Giant Seaweed Blob Twice the Width of the U.S. Starts to Arrive in Florida
Like something out of a classic sci-fi film, marine scientists are tracking a giant seaweed blob approaching Florida’s Gulf Coast. The 5,000-mile-wide swarm of seaweed — which scientists say could be the biggest in history — is so large it can be seen from space.
The colossal seaweed mat was caused by a huge sargassum seaweed bloom. Usually found east of the Gulf of Mexico in the Sargasso Sea, sometimes sargassum blooms can become gigantic and make their way to land, reported Newsweek.
“When too much sargassum piles up on the beaches, it can be harmful to the local environment, tourism, and artisanal fisheries, etc.,” sargassum researcher from the University of South Florida Mengqiu Wang previously told Newsweek.
When it comes ashore on beaches in Florida and other locations along the Gulf of Mexico, it will emit toxic fumes as it begins to rot, scientists say, and could be a threat to human health, The New York Times reported.
Rotting seaweed releases hydrogen sulfide, causing respiratory issues, said research professor at Florida Atlantic University’s Harbor Branch Oceanographic Institute Brian LaPointe, as reported by NBC News.
“Following the big 2018 blooms, doctors in Martinique and Guadeloupe reported thousands of people going to clinics with breathing complications from the air that was coming off these rotting piles of sargassum,” LaPointe said.
The blob has already begun to come ashore in the Florida Keys and some places in Mexico, reported The New York Times.
“You can’t get in the water,” said travel YouTuber Leonard Shea in a recent video from Mexico’s Playa del Carmen, as The New York Times reported. “It’s not an enjoyable experience.”
The Gulf Coast of Florida has already been dealing with a recent episode of red tide, caused by an algae bloom that has killed fish and presented respiratory risks to humans.

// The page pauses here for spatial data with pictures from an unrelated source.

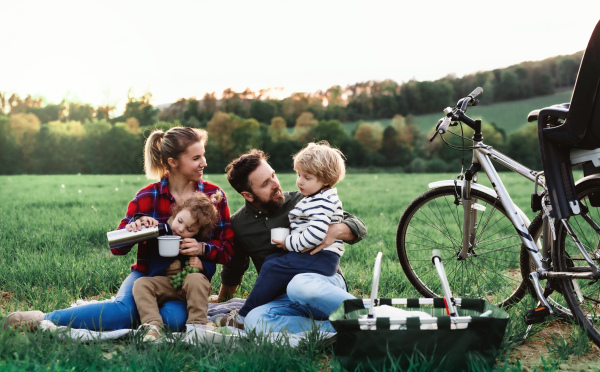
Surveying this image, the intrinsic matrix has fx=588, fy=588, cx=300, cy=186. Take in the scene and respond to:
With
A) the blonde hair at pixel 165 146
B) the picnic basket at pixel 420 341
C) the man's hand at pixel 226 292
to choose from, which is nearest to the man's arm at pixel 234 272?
the man's hand at pixel 226 292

Assistant research professor at the University of South Florida’s College of Marine Science Brian Barnes said the seaweed mass seems to be growing each year, with the biggest blobs occurring in 2018 and 2022, reported NBC News. Barnes said this year’s accumulation is getting close to the previous records.

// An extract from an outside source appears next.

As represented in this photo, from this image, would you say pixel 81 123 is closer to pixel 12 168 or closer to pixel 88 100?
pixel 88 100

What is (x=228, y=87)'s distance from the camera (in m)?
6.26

“Historically, as far back as we have records, sargassum has been a part of the ecosystem, but the scale now is just so much bigger,” Barnes said, according to Newsweek. “What we would have thought was a major bloom five years ago is no longer even a blip.”
Scientists aren’t sure precisely how and why the great Atlantic Sargassum belt, as the tangle of seaweed is known, is growing, but it seems to correspond with the seasonal discharge of major rivers like the Amazon, Congo and Mississippi, The New York Times reported.
“These blooms are getting bigger and bigger and this year looks like it’s going to be the biggest year yet on record,” said Lapointe, as reported by The New York Times. “This is quite early to see this much, this soon. It just doesn’t bode well for a clean beach summer in 2023.”